Personal information
- Full name: Joseph Victor Fascione
- Date of birth: 5 February 1945
- Place of birth: Coatbridge, Scotland
- Date of death: 5 February 2019 (aged 74)
- Position(s): Winger

Youth career
- 1959–1961: Burnbank United

Senior career*
- Years: Team / Apps / (Gls)
- 1961–1962: Kirkintilloch Rob Roy
- 1962–1969: Chelsea / 29 / (1)
- 1969–1971: Durban City
- 1972: Dundee United / 0 / (0)
- 1972: Barnet / 34 / (1)
- Romford
- Barking

Managerial career
- Barking
- 1993–94: Croydon

= Joe Fascione =

Scottish footballer (1945–2019)

Joseph Victor Fascione (5 February 1945 – 5 February 2019) was a Scottish footballer who played as a winger.

==Career==
A right-sided winger, Fascione started out with Scottish junior side Kirkintilloch Rob Roy where he won the Scottish Junior Cup in 1962 – believed to be the youngest player to do so – before being signed for Londoners Chelsea by Tommy Docherty in September of that year. Fascione would remain with the club until 1969, but the presence of fellow wingers Bert Murray and Charlie Cooke ensured that he featured only sporadically in the first team, making a total of just 34 appearances. He was, however, one of the eight players infamously sent home by Docherty for breaking a pre-match curfew in Blackpool in April 1965.

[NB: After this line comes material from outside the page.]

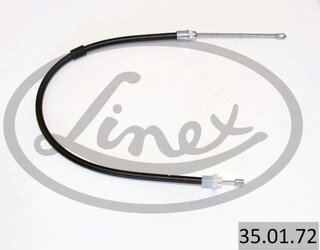 Linex 35.01.72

Upon leaving Chelsea he signed for Durban City F.C. in South Africa in the summer of 1969. He returned to the UK in late 1971, but because of problems with the release of his registration from South Africa he was unable to sign for a club until July 1972. He then joined Dundee United on a trial basis but was released shortly afterwards, having only appeared in pre-season friendly matches.

He subsequently had spells with Romford in the Southern League, and Barking. He also had a stint as manager of the latter club.

He died on 5 February 2019, his 74th birthday.